European Commission Greenlights €6.9bn in State Aid for the Hydrogen Sector & EP TRAN Committee Supports Green Trucks and Buses: GMPB

Covered in this week’s Green Mobility policy brief: European Commission greenlights €6.9bn in state aid for the hydrogen sector; transport MEPs endorse new guidelines for trans-European transport projects; transport committee advocates for greener trucks and buses; EU implements stricter measures against greenwashing: new regulations set to impact business practices.

La Soirée January 2024 Report – Implementation and Realism on the Minds of European Sustainable Transport Stakeholders

European Commission Greenlights €6.9bn in State Aid for the Hydrogen Sector.  
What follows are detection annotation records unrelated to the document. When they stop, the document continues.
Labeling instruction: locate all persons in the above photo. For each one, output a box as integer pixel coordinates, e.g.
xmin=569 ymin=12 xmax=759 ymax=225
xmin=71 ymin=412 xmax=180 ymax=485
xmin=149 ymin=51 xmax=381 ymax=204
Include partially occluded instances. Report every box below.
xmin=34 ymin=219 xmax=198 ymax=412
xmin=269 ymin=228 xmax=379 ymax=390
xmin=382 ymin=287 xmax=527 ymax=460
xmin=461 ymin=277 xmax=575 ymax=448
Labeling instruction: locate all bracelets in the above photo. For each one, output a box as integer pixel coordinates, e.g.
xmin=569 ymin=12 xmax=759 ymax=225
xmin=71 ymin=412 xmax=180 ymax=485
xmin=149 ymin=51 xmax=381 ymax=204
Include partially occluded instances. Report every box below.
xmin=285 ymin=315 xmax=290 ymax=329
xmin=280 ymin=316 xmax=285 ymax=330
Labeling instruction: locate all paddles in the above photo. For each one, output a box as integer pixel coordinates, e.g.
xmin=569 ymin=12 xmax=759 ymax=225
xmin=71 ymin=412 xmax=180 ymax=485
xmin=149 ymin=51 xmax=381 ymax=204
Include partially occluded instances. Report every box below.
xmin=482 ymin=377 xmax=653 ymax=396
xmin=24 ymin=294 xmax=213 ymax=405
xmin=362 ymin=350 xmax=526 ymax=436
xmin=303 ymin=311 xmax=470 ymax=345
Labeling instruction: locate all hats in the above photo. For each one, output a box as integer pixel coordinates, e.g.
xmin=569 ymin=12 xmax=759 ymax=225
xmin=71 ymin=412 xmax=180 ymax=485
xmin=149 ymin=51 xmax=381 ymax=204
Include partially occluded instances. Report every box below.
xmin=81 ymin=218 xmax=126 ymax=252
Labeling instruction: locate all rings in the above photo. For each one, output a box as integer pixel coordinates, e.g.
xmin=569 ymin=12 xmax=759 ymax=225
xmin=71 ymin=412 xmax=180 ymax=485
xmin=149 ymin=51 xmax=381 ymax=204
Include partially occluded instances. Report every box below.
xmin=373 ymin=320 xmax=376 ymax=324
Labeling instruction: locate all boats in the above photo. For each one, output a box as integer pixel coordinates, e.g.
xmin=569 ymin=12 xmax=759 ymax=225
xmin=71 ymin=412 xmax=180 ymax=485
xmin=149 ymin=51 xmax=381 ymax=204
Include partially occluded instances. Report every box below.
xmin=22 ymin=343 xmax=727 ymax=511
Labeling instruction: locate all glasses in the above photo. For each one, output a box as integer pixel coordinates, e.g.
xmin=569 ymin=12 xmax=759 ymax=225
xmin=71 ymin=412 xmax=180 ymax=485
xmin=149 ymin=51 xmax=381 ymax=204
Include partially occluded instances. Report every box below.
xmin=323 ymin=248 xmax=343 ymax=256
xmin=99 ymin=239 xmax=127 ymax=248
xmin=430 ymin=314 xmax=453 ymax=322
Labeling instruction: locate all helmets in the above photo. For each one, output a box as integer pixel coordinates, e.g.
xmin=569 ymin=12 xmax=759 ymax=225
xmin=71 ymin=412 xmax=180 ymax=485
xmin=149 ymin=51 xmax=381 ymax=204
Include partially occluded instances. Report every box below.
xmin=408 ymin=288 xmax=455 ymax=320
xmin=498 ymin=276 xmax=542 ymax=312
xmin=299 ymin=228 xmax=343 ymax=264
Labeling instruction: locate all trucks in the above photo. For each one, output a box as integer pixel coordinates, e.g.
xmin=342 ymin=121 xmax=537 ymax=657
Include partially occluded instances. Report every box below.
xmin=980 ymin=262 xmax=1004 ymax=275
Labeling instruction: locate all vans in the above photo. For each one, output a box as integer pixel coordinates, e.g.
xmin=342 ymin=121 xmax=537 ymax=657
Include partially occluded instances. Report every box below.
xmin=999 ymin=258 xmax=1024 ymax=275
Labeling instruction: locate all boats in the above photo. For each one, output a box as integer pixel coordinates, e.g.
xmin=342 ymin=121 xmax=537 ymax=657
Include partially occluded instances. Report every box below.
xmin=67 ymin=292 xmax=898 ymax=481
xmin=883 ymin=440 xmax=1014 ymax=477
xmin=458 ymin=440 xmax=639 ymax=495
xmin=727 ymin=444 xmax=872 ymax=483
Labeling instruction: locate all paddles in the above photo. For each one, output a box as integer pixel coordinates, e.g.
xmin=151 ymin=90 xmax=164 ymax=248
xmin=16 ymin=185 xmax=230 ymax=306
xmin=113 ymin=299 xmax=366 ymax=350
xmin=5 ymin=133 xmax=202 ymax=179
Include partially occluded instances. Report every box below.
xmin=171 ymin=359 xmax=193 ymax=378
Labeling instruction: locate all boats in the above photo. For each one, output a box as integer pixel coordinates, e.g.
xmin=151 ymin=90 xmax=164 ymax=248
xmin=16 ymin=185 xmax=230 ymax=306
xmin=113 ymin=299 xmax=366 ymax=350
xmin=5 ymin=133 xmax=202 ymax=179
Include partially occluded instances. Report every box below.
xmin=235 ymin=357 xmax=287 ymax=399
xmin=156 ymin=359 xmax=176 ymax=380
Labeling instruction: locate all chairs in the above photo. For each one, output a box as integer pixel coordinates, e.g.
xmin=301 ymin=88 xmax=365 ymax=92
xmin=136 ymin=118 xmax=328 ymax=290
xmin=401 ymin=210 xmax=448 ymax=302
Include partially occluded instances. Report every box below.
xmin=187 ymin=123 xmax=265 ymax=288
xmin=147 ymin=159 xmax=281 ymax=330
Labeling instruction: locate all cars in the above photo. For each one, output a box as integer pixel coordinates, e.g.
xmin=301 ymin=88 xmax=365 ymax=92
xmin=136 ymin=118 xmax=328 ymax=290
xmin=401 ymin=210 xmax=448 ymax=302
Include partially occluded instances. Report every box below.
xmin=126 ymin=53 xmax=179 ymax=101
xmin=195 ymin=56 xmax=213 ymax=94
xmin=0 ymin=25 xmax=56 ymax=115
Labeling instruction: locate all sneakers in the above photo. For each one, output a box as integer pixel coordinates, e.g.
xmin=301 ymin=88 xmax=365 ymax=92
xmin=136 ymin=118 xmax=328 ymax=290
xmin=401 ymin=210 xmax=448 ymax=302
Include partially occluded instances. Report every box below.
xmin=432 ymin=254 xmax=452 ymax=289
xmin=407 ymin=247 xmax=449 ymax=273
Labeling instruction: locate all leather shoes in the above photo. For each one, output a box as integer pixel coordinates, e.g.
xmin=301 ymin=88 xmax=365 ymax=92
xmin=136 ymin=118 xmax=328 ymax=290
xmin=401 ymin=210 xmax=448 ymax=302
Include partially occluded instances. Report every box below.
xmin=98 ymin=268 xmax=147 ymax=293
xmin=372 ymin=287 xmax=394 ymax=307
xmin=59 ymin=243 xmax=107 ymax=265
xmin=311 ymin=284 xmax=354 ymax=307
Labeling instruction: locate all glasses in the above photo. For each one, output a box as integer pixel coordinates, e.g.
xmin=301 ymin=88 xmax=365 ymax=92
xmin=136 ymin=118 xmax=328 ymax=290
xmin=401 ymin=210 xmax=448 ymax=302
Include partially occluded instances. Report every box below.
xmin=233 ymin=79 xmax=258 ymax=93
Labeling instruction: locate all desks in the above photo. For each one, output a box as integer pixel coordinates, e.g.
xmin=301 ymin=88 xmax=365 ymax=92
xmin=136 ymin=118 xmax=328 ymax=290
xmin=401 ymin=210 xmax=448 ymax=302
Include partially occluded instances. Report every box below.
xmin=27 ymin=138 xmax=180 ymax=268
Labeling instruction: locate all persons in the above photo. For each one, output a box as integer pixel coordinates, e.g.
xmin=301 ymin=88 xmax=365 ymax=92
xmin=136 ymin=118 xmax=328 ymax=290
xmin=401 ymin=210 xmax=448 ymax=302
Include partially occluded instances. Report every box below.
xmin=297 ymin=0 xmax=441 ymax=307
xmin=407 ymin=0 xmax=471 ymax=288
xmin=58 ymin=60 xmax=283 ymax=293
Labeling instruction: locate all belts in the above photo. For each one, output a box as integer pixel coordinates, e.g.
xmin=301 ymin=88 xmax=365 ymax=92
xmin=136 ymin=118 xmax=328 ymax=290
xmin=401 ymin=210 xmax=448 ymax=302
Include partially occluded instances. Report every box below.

The European Commission has greenlighted a significant move towards hydrogen infrastructure development, as seven Member States receive approval for up to €6.9 billion in state aid under EU rules. This substantial investment supports the third Important Project of Common European Interest (IPCEI) to bolster the hydrogen value chain. The project is “IPCEI Hy2Infra” and marks a collaborative effort between France, Germany, Italy, the Netherlands, Poland, Portugal, and Slovakia. Its primary objective is to ramp up renewable hydrogen production, thereby diminishing reliance on natural gas and aligning with the objectives of the European Green Deal and the REPowerEU Plan. IPCEI Hy2Infra encompasses a broad scope of activities, including deploying large-scale electrolysers, expanding hydrogen transmission and distribution pipelines, developing hydrogen storage facilities, and constructing handling terminals. These efforts are anticipated to foster an integrated and open hydrogen network across Europe, fostering the decarbonisation of hydrogen-reliant sectors. The initiative involves 33 projects by 32 companies, including five SMEs, fostering collaborations among various stakeholders across Europe. Public funding amounting to €6.9 billion is expected to catalyse private investments totalling €5.4 billion, unlocking substantial economic potential. With projects slated for implementation over the coming years, IPCEI Hy2Infra represents a significant step towards realising the European Union’s vision for a sustainable and resilient hydrogen economy. Moreover, its inclusion in several Member States’ Recovery and Resilience Plans underscores its strategic importance in post-pandemic economic recovery efforts.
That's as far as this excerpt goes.